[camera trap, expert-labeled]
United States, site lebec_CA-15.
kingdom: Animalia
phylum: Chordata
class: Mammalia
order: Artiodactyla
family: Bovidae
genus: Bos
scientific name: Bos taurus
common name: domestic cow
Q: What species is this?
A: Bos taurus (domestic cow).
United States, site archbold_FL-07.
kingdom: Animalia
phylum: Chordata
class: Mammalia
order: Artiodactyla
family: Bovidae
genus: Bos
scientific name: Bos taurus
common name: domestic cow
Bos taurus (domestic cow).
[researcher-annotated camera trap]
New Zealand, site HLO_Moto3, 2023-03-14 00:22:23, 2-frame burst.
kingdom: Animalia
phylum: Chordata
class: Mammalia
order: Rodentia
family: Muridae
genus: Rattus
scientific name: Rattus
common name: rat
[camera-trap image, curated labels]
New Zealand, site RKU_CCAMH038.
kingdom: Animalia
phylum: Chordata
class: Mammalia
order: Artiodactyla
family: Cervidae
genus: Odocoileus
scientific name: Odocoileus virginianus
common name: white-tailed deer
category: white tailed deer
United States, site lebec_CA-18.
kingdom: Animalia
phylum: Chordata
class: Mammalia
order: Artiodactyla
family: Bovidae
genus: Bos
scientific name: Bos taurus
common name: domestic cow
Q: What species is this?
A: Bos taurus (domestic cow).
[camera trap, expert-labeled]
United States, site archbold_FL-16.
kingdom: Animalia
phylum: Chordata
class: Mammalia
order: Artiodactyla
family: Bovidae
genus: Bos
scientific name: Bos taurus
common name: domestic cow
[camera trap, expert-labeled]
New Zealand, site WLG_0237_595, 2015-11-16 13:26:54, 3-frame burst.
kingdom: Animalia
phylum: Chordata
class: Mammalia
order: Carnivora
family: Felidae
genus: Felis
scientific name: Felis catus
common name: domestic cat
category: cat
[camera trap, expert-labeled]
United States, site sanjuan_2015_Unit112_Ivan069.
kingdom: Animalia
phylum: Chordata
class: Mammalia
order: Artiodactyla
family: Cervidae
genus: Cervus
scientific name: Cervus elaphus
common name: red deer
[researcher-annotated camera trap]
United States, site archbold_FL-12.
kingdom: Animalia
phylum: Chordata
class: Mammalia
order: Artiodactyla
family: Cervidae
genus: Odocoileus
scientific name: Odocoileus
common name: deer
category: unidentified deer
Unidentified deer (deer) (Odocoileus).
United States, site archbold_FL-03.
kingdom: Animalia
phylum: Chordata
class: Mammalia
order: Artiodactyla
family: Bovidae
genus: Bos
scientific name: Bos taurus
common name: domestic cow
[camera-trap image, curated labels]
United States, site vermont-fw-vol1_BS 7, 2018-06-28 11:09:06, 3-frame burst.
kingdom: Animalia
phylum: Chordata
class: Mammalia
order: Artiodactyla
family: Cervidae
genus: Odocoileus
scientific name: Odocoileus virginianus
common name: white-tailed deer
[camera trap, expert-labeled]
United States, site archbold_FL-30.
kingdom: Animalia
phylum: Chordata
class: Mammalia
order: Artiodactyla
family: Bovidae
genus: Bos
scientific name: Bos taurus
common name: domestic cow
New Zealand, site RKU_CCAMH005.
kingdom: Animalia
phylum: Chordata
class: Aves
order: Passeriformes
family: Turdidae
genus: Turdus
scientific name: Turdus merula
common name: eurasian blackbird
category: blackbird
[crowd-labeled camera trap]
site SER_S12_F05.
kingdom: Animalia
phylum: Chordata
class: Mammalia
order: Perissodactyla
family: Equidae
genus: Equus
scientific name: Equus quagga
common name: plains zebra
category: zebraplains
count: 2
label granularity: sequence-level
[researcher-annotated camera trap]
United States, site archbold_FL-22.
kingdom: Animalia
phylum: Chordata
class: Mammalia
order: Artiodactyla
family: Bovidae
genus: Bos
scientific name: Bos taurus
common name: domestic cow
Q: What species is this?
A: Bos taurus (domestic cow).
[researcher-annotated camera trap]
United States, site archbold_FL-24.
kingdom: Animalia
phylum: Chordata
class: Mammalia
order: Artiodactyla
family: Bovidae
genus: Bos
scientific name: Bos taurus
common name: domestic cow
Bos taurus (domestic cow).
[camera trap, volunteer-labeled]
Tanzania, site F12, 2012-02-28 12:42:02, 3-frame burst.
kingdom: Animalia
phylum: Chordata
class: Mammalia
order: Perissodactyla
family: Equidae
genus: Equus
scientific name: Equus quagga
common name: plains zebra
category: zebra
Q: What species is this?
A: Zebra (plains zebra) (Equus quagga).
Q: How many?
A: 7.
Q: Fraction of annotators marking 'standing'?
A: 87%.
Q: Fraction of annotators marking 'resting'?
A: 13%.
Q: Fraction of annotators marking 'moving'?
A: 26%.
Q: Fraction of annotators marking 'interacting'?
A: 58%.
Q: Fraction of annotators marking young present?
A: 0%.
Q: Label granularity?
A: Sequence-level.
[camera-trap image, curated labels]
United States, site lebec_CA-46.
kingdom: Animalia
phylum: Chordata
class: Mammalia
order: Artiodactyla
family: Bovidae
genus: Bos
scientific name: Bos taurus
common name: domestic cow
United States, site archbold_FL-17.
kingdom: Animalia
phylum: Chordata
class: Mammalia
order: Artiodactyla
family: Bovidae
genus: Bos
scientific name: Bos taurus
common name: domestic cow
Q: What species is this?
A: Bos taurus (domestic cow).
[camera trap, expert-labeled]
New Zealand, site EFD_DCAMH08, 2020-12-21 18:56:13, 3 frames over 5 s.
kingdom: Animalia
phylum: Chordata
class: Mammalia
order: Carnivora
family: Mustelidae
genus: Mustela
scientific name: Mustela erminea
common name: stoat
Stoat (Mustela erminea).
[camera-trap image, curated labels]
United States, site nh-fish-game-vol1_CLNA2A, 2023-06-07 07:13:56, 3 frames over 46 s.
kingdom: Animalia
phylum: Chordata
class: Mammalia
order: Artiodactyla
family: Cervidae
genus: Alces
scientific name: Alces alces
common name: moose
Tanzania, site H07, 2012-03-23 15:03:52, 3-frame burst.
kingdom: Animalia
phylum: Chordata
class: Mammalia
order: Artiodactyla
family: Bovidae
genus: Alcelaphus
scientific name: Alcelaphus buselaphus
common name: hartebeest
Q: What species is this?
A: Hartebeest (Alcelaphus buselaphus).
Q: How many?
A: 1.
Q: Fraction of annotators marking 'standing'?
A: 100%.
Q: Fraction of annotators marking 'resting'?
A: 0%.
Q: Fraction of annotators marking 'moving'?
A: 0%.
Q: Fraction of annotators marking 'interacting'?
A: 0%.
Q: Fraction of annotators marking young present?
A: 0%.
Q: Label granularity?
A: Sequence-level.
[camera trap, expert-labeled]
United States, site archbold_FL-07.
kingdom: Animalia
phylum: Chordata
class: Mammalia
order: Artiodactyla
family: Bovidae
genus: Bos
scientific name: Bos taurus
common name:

YOUR GOAL>
The expected response is the entire listing, repeated word for word.

REPLY TO THE TASK>
[camera trap, expert-labeled]
United States, site lebec_CA-15.
kingdom: Animalia
phylum: Chordata
class: Mammalia
order: Artiodactyla
family: Bovidae
genus: Bos
scientific name: Bos taurus
common name: domestic cow
Q: What species is this?
A: Bos taurus (domestic cow).
United States, site archbold_FL-07.
kingdom: Animalia
phylum: Chordata
class: Mammalia
order: Artiodactyla
family: Bovidae
genus: Bos
scientific name: Bos taurus
common name: domestic cow
Bos taurus (domestic cow).
[researcher-annotated camera trap]
New Zealand, site HLO_Moto3, 2023-03-14 00:22:23, 2-frame burst.
kingdom: Animalia
phylum: Chordata
class: Mammalia
order: Rodentia
family: Muridae
genus: Rattus
scientific name: Rattus
common name: rat
[camera-trap image, curated labels]
New Zealand, site RKU_CCAMH038.
kingdom: Animalia
phylum: Chordata
class: Mammalia
order: Artiodactyla
family: Cervidae
genus: Odocoileus
scientific name: Odocoileus virginianus
common name: white-tailed deer
category: white tailed deer
United States, site lebec_CA-18.
kingdom: Animalia
phylum: Chordata
class: Mammalia
order: Artiodactyla
family: Bovidae
genus: Bos
scientific name: Bos taurus
common name: domestic cow
Q: What species is this?
A: Bos taurus (domestic cow).
[camera trap, expert-labeled]
United States, site archbold_FL-16.
kingdom: Animalia
phylum: Chordata
class: Mammalia
order: Artiodactyla
family: Bovidae
genus: Bos
scientific name: Bos taurus
common name: domestic cow
[camera trap, expert-labeled]
New Zealand, site WLG_0237_595, 2015-11-16 13:26:54, 3-frame burst.
kingdom: Animalia
phylum: Chordata
class: Mammalia
order: Carnivora
family: Felidae
genus: Felis
scientific name: Felis catus
common name: domestic cat
category: cat
[camera trap, expert-labeled]
United States, site sanjuan_2015_Unit112_Ivan069.
kingdom: Animalia
phylum: Chordata
class: Mammalia
order: Artiodactyla
family: Cervidae
genus: Cervus
scientific name: Cervus elaphus
common name: red deer
[researcher-annotated camera trap]
United States, site archbold_FL-12.
kingdom: Animalia
phylum: Chordata
class: Mammalia
order: Artiodactyla
family: Cervidae
genus: Odocoileus
scientific name: Odocoileus
common name: deer
category: unidentified deer
Unidentified deer (deer) (Odocoileus).
United States, site archbold_FL-03.
kingdom: Animalia
phylum: Chordata
class: Mammalia
order: Artiodactyla
family: Bovidae
genus: Bos
scientific name: Bos taurus
common name: domestic cow
[camera-trap image, curated labels]
United States, site vermont-fw-vol1_BS 7, 2018-06-28 11:09:06, 3-frame burst.
kingdom: Animalia
phylum: Chordata
class: Mammalia
order: Artiodactyla
family: Cervidae
genus: Odocoileus
scientific name: Odocoileus virginianus
common name: white-tailed deer
[camera trap, expert-labeled]
United States, site archbold_FL-30.
kingdom: Animalia
phylum: Chordata
class: Mammalia
order: Artiodactyla
family: Bovidae
genus: Bos
scientific name: Bos taurus
common name: domestic cow
New Zealand, site RKU_CCAMH005.
kingdom: Animalia
phylum: Chordata
class: Aves
order: Passeriformes
family: Turdidae
genus: Turdus
scientific name: Turdus merula
common name: eurasian blackbird
category: blackbird
[crowd-labeled camera trap]
site SER_S12_F05.
kingdom: Animalia
phylum: Chordata
class: Mammalia
order: Perissodactyla
family: Equidae
genus: Equus
scientific name: Equus quagga
common name: plains zebra
category: zebraplains
count: 2
label granularity: sequence-level
[researcher-annotated camera trap]
United States, site archbold_FL-22.
kingdom: Animalia
phylum: Chordata
class: Mammalia
order: Artiodactyla
family: Bovidae
genus: Bos
scientific name: Bos taurus
common name: domestic cow
Q: What species is this?
A: Bos taurus (domestic cow).
[researcher-annotated camera trap]
United States, site archbold_FL-24.
kingdom: Animalia
phylum: Chordata
class: Mammalia
order: Artiodactyla
family: Bovidae
genus: Bos
scientific name: Bos taurus
common name: domestic cow
Bos taurus (domestic cow).
[camera trap, volunteer-labeled]
Tanzania, site F12, 2012-02-28 12:42:02, 3-frame burst.
kingdom: Animalia
phylum: Chordata
class: Mammalia
order: Perissodactyla
family: Equidae
genus: Equus
scientific name: Equus quagga
common name: plains zebra
category: zebra
Q: What species is this?
A: Zebra (plains zebra) (Equus quagga).
Q: How many?
A: 7.
Q: Fraction of annotators marking 'standing'?
A: 87%.
Q: Fraction of annotators marking 'resting'?
A: 13%.
Q: Fraction of annotators marking 'moving'?
A: 26%.
Q: Fraction of annotators marking 'interacting'?
A: 58%.
Q: Fraction of annotators marking young present?
A: 0%.
Q: Label granularity?
A: Sequence-level.
[camera-trap image, curated labels]
United States, site lebec_CA-46.
kingdom: Animalia
phylum: Chordata
class: Mammalia
order: Artiodactyla
family: Bovidae
genus: Bos
scientific name: Bos taurus
common name: domestic cow
United States, site archbold_FL-17.
kingdom: Animalia
phylum: Chordata
class: Mammalia
order: Artiodactyla
family: Bovidae
genus: Bos
scientific name: Bos taurus
common name: domestic cow
Q: What species is this?
A: Bos taurus (domestic cow).
[camera trap, expert-labeled]
New Zealand, site EFD_DCAMH08, 2020-12-21 18:56:13, 3 frames over 5 s.
kingdom: Animalia
phylum: Chordata
class: Mammalia
order: Carnivora
family: Mustelidae
genus: Mustela
scientific name: Mustela erminea
common name: stoat
Stoat (Mustela erminea).
[camera-trap image, curated labels]
United States, site nh-fish-game-vol1_CLNA2A, 2023-06-07 07:13:56, 3 frames over 46 s.
kingdom: Animalia
phylum: Chordata
class: Mammalia
order: Artiodactyla
family: Cervidae
genus: Alces
scientific name: Alces alces
common name: moose
Tanzania, site H07, 2012-03-23 15:03:52, 3-frame burst.
kingdom: Animalia
phylum: Chordata
class: Mammalia
order: Artiodactyla
family: Bovidae
genus: Alcelaphus
scientific name: Alcelaphus buselaphus
common name: hartebeest
Q: What species is this?
A: Hartebeest (Alcelaphus buselaphus).
Q: How many?
A: 1.
Q: Fraction of annotators marking 'standing'?
A: 100%.
Q: Fraction of annotators marking 'resting'?
A: 0%.
Q: Fraction of annotators marking 'moving'?
A: 0%.
Q: Fraction of annotators marking 'interacting'?
A: 0%.
Q: Fraction of annotators marking young present?
A: 0%.
Q: Label granularity?
A: Sequence-level.
[camera trap, expert-labeled]
United States, site archbold_FL-07.
kingdom: Animalia
phylum: Chordata
class: Mammalia
order: Artiodactyla
family: Bovidae
genus: Bos
scientific name: Bos taurus
common name:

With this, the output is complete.